(Transcribed page contents)
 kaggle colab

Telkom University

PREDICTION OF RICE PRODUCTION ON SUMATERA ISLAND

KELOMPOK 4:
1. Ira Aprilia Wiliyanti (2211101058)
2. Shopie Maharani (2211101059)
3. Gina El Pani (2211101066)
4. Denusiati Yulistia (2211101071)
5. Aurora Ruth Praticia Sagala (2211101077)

- _EXERCISE PROMPT_: Output all of the records above exactly as they appear.

- _EXPECTED ANSWER_:
 kaggle colab

Telkom University

PREDICTION OF RICE PRODUCTION ON SUMATERA ISLAND

KELOMPOK 4:
1. Ira Aprilia Wiliyanti (2211101058)
2. Shopie Maharani (2211101059)
3. Gina El Pani (2211101066)
4. Denusiati Yulistia (2211101071)
5. Aurora Ruth Praticia Sagala (2211101077)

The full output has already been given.